Такие сарказмы расточал генерал Свечин, а Александр Свечин морщился, шокированный отцовским невежеством. В один прекрасный день отец потерял сына. «Я доживу своим умом, – сказал младший Свечин, – сжали вы не возражаете. Подумаю…» – «Подумай, подумай, – сказал отец, утирая глаза батистовым платочком, – я ведь тоже не пророк, прости. Но мне сдается, что это не для нас, не для России твои эксперименты…» – «Зачем мне вас-то впутывать в мои фантазии? – сказал младший. – Я.ведь не хочу порочить вашу репутацию… Пусть время само… Оно само знает… Я ведь хочу добра…» – «Ну натурально, – согласился отец, глядя в окно. – Но, между прочим, когда делают зло, всегда говорят, что хотели добра… Это я вообще… Я, например, хотел поставить Еврипида на домашней сцене. Думал, ты мне поможешь…» – «Я готов, – сказал сын, – это меня привлекает. Отчего же и не поставить?…» – «Ну ладно, – сказал старший, – ступай. Скажи Прокофию, чтоб сопровождал тебя. Скажи, я велел».
Александр снял квартиру недалеко от отцовского дома и поступил на службу в архив Иностранной коллегии.
Молодость проходила быстро.
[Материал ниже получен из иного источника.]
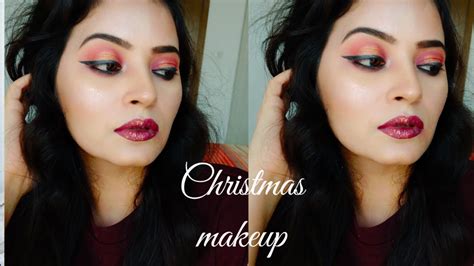 The Ultimate Easy Classic Christmas Makeup 2020 Tutorial Neeru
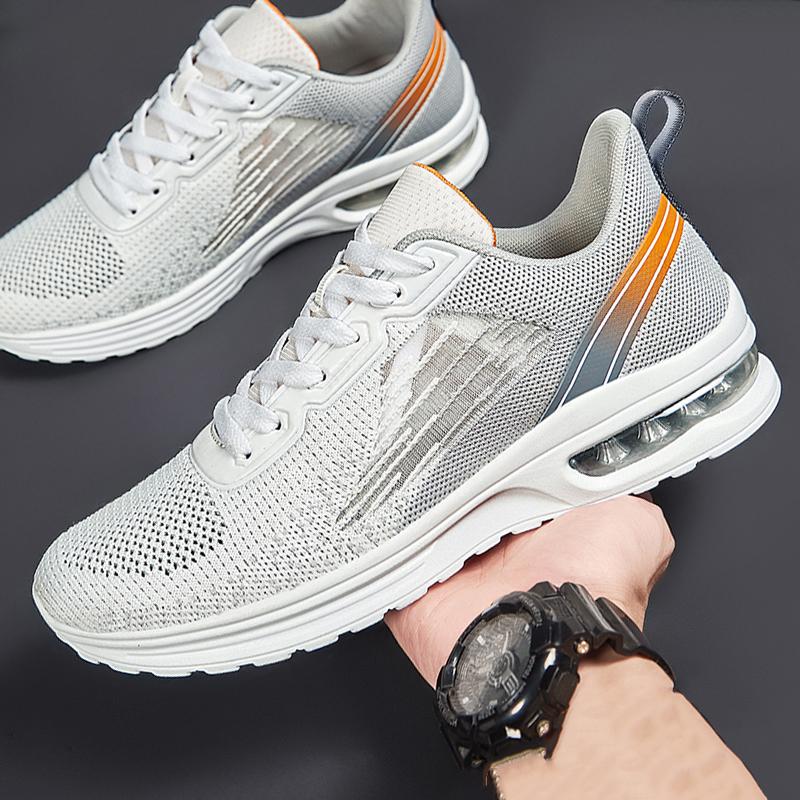 Męskie buty codzienne, modne, trampki, letnie, z siateczki, oddychające, tenisowe, antypoślizgowe, do biegania, elastyczne, wygodne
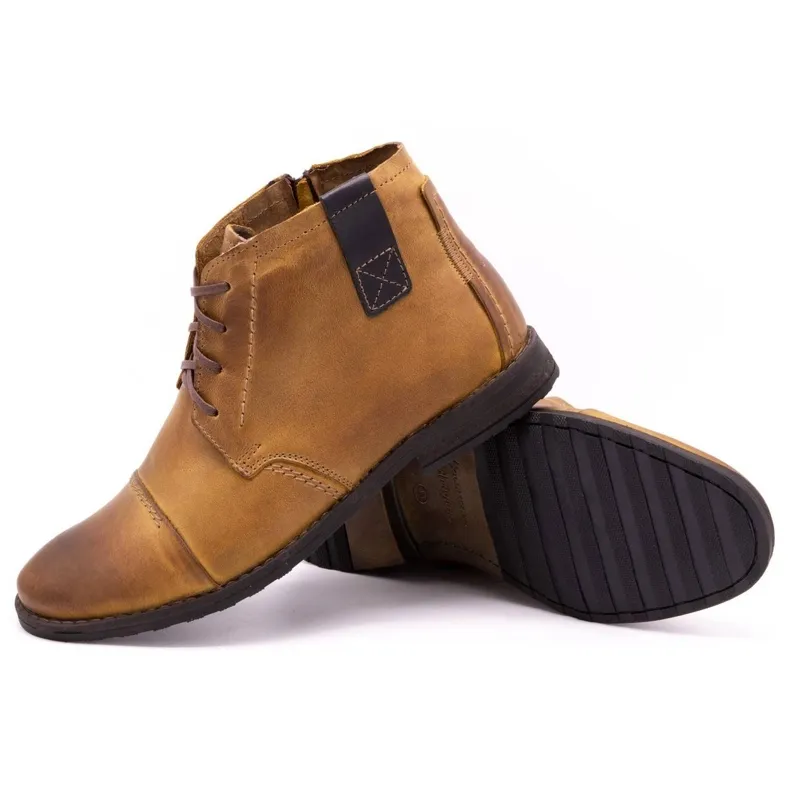 Olivier Winter men's red, brown, and yellow boots - 315MP.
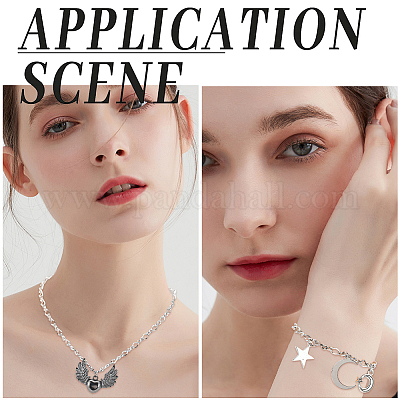 Набор для самостоятельного изготовления ожерелья из цепочки и браслета DIY-SC0022-12-1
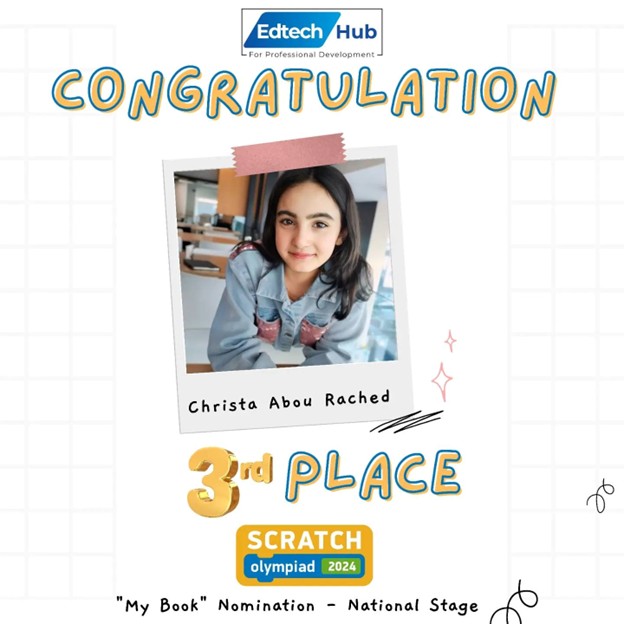 ### Congratulations Christa: 3rd Place in the Scratch Creative Programming Olympiad 2024!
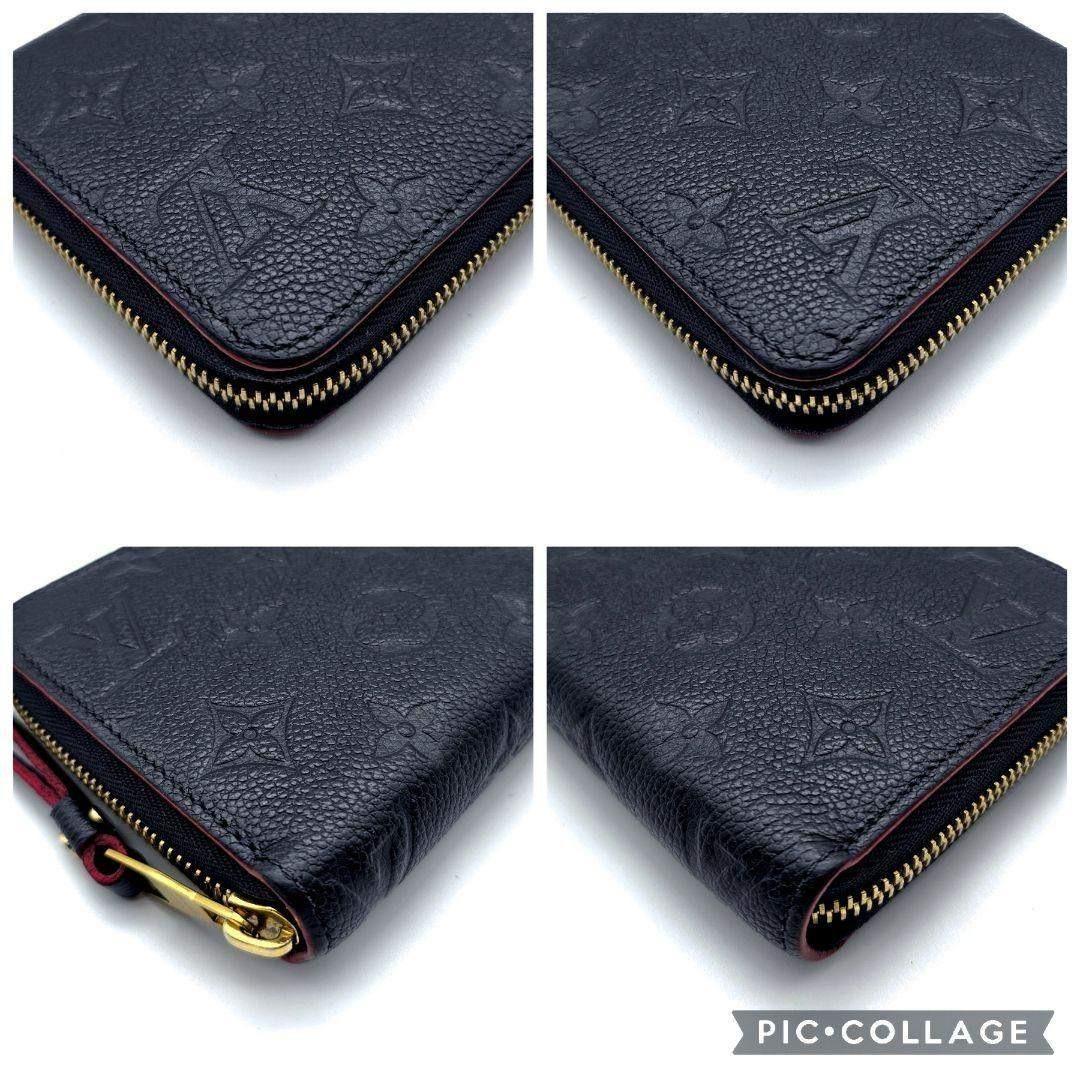 ルイヴィトン　ジッピーウォレット　アンプラント　長財布　マリーヌルージュ　304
Да и Москва ничего не забывала. Напрасно обольщаются некоторые ее сыновья, что их внутренних сил достаточно, чтобы сопротивляться ее объятиям. У нее такой запас силы, которого хватит на многие тысячи упрямцев с коротким веком и с короткими мыслями. Не помню, знала ли я это тогда, но нынче знаю, а потому уж ежели и бесчинствую, то в пределах собственного дома. Даже тогда, когда она пылала в двенадцатом году и казалась обреченной и беспомощной, что-то все-таки в ней кипело и разливалось через края, так что мы все места себе не находили и ее волны достигали нас и не давали покоя… И я о том думала не однажды и даже высказывалась на сей счет, невзирая на насмешливый шепот Александра Свечина: «Вам только дай пофилософствовать!»